- Theatrical release poster
- Directed by: Bruce Neibaur
- Written by: Keero Birla
- Starring: Christopher Heyerdahl Smriti Mishra Colin Vint (narrator)
- Cinematography: Matthew Williams
- Music by: Michael Brook
- Release date: 2002;
- Running time: 42 min.
- Countries: Canada, India
- Languages: English, Hindi

= India: Kingdom of the Tiger =

2002 IMAX documentary based on the writings of Jim Corbett

India: Kingdom of the Tiger is a 2002 IMAX feature documentary, inspired by the writings of Jim Corbett. The film was directed by Bruce Neibaur. It depicts man-eating tigers and the conservation efforts of the tiger in India.

==Plot==
The plot is loosely connected to the personal stories from Jim Corbett's 1944 bestselling book Man-Eaters of Kumaon. Dramatic recreations and documentary footage deftly recreate the drama and era of early 20th century, with Jim Corbett portrayed by Canadian actor, Christopher Heyerdahl.

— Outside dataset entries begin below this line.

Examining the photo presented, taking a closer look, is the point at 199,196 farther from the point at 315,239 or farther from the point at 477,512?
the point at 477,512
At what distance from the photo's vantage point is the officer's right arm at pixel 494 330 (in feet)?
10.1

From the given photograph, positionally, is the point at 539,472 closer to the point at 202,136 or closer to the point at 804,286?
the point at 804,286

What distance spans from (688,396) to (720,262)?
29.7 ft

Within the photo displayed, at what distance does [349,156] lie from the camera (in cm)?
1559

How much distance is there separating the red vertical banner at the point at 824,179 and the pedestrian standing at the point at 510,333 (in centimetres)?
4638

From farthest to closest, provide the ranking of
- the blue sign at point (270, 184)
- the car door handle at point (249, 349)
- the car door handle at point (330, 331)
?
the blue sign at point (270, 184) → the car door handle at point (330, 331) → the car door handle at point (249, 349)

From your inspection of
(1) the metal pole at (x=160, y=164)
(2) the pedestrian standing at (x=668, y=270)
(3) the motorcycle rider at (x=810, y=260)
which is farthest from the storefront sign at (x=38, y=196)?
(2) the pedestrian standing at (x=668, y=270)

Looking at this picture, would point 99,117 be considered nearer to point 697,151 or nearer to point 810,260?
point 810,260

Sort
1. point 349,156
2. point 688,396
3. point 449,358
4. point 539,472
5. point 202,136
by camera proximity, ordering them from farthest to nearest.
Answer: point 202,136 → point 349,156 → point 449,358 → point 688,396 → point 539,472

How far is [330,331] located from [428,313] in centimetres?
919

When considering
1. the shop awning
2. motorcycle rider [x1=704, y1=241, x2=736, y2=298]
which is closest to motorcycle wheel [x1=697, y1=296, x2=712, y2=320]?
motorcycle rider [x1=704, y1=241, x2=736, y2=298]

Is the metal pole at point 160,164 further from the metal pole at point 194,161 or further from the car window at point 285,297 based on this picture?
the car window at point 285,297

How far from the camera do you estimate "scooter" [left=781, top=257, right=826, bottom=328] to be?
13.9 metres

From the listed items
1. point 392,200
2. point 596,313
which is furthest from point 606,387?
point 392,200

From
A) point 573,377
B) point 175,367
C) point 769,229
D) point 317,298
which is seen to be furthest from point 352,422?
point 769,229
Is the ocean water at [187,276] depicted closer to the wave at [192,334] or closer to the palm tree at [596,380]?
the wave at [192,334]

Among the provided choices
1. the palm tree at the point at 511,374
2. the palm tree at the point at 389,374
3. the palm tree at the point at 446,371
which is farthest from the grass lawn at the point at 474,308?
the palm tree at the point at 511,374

In the film – Corbett is asked to kill a man-eating tiger, which has killed a young woman in Kumaon. Corbett arrives at Kumaon and meets with local people. The sister of the victim (portrayed by Mishra Smriti) takes Corbett to the killing site. They together ambush the man-eater and Corbett kills the tiger from the machan. During this plot, the narration (by Corbett) contains stories of the history of India and the Kumaon region, as well as the efforts to save Indian tigers.

==Cast==
- Christopher Heyerdahl as Jim Corbett
- Smriti Mishra as the Indian woman who assists Corbett

==Filming==
The principal filming took place in the foothills of the Himalayas, as well as scenic locations all over India. An additional 2nd unit was filmed in Canada. The production used exclusive IMAX cameras, and filmed on 65mm film negative; making it the first IMAX film ever shot in India.

==Soundtrack==
The film score for India: Kingdom of the Tiger was composed and produced by acclaimed ambient guitarist and world musician Michael Brook. The score was recorded at the Lavenderia and Real World Studios. Rahat Fateh Ali Khan and Lakshmi Shankar contributed vocals to the project.

The soundtrack album was released by Four Winds Trading Company in 2002. Bruce Neibaur, the film's director, wrote the following lines in the soundtrack album: "From almost my first day of work on India--Kingdom of the Tiger I was worried about the music...being heavy-handed.... Michael Brook has created a score that has washed away all my worries and concerns. He has masterfully painted in the rich, magical shades of India that are so important to the story. His music, from its very first notes, transports us into that faraway land. When the film is finished, I believe audiences will be wishing they could stay there longer."